The second, Savannah Blaze, killed herself on the job. She, like Shadow, was studying the blueprints for various models of nuclear reactors, on a mission to build back-up nuclear power plants in case the main ones failed. She hadn't been away from her desk for nearly an hour and a half before she'd started chopping herself up with the penknife that had been in her personal purse, and she hadn't been able to see anything that might have motivated her to do so, simply because it wasn't there. It was worth noting that she hadn't been able to forge something out of her chest with all her efforts. This suggested that the action was more spontaneous than deliberate — if she felt no pain, and her mind was lost, then the decision to do it must have succeeded, since she'd started it.

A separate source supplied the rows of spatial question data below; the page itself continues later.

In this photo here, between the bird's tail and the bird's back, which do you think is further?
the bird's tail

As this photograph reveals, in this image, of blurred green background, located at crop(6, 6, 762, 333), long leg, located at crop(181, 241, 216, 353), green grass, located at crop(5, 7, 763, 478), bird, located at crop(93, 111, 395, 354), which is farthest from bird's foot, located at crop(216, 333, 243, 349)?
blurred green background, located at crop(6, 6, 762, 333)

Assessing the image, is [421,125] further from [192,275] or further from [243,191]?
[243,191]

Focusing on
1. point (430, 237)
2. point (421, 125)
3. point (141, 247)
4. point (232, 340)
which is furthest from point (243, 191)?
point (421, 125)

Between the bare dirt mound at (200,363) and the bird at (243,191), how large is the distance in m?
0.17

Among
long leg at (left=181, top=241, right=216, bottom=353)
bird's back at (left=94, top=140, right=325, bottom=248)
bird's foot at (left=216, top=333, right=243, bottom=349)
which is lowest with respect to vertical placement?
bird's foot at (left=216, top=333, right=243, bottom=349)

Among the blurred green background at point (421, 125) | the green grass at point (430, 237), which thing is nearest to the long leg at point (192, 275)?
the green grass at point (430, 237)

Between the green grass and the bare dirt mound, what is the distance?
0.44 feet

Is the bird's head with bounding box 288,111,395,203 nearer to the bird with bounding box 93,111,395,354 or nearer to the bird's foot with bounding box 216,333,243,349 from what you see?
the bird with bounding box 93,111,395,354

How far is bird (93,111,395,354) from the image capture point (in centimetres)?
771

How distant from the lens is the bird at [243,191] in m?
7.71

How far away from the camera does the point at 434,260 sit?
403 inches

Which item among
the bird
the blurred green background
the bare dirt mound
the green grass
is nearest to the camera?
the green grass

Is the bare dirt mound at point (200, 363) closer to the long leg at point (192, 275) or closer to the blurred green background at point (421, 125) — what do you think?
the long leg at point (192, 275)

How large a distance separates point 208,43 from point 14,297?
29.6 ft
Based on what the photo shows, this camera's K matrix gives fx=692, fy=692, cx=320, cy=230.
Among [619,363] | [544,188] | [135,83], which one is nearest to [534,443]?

This peculiarity gave rise in Heddock's mind to the idea that all their actions of self-mutilation of their left side carried more symbolic than any practical meaning — they didn't want to do anything fundamental to their left side of the body other than torture it. And, apparently, the answer to everything lay in this.
The third, Reagan Shadow, merely repeated the actions of the previous ones: doing something calmly and casually, and then killing himself with a sharp object just as casually. The only difference was the pierced eye, which once again suggested that all this was just a prelude, a kind of demonstration before taking his own life. Apparently, the eye was as unimportant to Reagan as breasts are to Savannah. He probably could have left it alone, but by some random chance the lot fell on him.
Heddock put the files aside, leaned back in his chair, and looked around his office: although the office was clearly the largest of its kind on the entire station, and the panoramic window the bulkiest of any window installed anywhere, there was no luxury in his office. Absolutely nothing that could be called art or frills. Everything was strict and to the point. It was the elders who liked to make statues of pressed regolith or purple robes over their overalls. He didn't need any of that stuff
— it was just trinkets that could only attract children. Or fools like the Elders. The main thing is power, and now there is a process at the station, which is not controlled by this power at all.